Not exactly. Especially getting back to the topic of currency risk and outsourcing to India.
No one expected Indian vendors to suddenly hit the skids. And the reporting of strong revenue numbers out of Bangalore this quarter doesn't mean everything is status quo -- for Indian vendors or their customers. IGate, for example, said it was able to manage the impact of the rupee's appreciation vis-à-vis the U.S. dollar through a combination of currency hedging and cost cutting, including moving more work to India where the margins are higher. Infosys and iGate both said they negotiated better (read: higher) prices from customers. And according to the IDC News Service report, Indian outsourcers are capping their HR costs by hiring more employees from universities rather than industry.
So, fewer people managing your outsourced work onsite, higher prices, less experienced workers. Nothing to worry about, right?
(For those who are still concerned, check out "The Rupee's Rise, the Dollar's Demise and You: Managing Currency Risk in Offshore Outsourcing.")
The weak dollar will never have an impact on the overseas vendors because they have not only stolen the american jobs and sent them to their own countries but they also have captured contracts and jobs within the US by placing their own as recruiters and in strategic positions withing large corporations thus filtering out the qualified american candidates.
With their resources within the US, they will ride the market whichever way it goes.
Notice how many jobs are now being filled by non americans at the cost of capable qualified americans.

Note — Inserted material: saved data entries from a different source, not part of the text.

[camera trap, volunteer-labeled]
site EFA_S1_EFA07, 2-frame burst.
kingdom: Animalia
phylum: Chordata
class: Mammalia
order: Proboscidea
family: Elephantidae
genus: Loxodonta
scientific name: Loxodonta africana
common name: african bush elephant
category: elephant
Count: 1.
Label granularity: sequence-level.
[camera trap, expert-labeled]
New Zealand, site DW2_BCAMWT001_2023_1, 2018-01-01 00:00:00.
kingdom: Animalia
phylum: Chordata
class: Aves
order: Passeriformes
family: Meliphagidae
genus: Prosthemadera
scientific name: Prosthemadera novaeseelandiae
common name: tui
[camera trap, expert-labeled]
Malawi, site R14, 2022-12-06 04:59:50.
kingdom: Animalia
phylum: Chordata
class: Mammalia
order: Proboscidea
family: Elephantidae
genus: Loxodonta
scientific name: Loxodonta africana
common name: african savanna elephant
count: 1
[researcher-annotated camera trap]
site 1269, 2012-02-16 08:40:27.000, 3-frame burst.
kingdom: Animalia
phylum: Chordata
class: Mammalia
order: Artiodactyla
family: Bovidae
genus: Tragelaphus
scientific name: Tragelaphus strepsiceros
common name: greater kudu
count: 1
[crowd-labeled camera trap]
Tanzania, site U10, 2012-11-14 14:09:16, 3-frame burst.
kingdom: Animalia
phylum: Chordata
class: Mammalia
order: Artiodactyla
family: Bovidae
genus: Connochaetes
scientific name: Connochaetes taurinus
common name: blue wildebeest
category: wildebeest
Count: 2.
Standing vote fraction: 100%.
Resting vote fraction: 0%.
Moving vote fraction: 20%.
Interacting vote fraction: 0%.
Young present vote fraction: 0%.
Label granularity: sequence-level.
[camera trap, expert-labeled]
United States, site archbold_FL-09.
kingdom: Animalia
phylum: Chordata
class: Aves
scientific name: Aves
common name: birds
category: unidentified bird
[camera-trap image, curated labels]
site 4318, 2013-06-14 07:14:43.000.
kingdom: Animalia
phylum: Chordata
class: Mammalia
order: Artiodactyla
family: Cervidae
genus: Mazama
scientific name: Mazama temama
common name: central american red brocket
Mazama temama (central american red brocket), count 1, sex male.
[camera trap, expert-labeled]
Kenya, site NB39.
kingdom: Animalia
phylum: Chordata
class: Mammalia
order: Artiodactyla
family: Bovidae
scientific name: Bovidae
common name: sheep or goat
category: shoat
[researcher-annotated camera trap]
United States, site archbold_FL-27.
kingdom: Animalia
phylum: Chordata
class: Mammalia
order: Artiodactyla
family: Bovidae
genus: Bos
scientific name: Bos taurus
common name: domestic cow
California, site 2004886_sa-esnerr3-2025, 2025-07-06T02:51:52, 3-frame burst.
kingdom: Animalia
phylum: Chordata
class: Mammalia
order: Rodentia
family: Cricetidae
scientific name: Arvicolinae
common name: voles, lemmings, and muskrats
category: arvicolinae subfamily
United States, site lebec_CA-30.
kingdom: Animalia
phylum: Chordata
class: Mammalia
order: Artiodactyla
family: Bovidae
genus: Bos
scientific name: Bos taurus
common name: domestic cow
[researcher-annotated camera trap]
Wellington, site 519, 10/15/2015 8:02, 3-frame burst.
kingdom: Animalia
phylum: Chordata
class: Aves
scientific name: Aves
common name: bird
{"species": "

Unless the tricks adopted by these vendors are recognized , the drain of American Jobs and the US economy will continue.
Americans are FOOLS
Indian companies have the reputation of "throwing people at a problem."
Since a weak dollar threatens their margins, it forces them to dramatically improve their internal processes.
It is good for their US clients, since the overall quality of their deliverables should improve, and it is good for them on a long run since their overall efficiency will have increased, making them more competitive on the International scene.